— Written exercise —
Write out the lines below, unchanged, from the line containing "this 414×276 image." to the line containing "charred car hood [576, 374, 772, 496]", including both of those lines.

* begin Data listing *

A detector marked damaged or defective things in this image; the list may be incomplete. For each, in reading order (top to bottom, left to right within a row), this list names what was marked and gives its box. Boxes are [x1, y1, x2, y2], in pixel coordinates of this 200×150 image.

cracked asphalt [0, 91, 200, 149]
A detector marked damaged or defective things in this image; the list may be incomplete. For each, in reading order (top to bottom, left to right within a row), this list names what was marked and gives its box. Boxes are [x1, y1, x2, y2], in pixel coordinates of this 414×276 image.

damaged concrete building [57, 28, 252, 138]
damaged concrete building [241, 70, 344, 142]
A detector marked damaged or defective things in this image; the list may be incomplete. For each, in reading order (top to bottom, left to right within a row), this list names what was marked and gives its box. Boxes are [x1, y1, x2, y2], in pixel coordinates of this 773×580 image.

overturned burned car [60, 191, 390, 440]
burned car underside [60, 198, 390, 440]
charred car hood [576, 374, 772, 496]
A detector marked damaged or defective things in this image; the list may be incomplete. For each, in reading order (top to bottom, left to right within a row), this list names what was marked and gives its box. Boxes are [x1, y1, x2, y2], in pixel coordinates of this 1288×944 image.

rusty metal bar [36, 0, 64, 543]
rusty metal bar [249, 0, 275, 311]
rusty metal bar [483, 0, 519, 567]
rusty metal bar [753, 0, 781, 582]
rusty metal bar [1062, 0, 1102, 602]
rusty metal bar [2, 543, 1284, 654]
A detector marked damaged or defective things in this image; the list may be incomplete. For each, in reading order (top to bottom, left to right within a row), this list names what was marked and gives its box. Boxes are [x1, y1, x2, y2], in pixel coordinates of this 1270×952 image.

* end Data listing *
* begin Data listing *

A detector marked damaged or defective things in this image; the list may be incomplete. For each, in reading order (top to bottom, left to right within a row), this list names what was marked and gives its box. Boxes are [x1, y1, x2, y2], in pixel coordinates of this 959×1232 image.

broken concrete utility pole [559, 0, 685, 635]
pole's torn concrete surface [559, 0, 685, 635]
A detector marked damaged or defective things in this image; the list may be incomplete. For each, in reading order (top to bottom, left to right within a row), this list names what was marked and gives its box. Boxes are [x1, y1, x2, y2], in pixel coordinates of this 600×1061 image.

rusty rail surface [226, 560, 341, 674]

* end Data listing *

— Task result —
A detector marked damaged or defective things in this image; the list may be incomplete. For each, in reading order (top to bottom, left to right within a row), this list names what was marked and gives its box. Boxes are [x1, y1, x2, y2], in pixel coordinates of this 414×276 image.

damaged concrete building [57, 28, 252, 138]
damaged concrete building [241, 70, 344, 142]
A detector marked damaged or defective things in this image; the list may be incomplete. For each, in reading order (top to bottom, left to right within a row), this list names what was marked and gives its box. Boxes are [x1, y1, x2, y2], in pixel coordinates of this 773×580 image.

overturned burned car [60, 191, 390, 440]
burned car underside [60, 198, 390, 440]
charred car hood [576, 374, 772, 496]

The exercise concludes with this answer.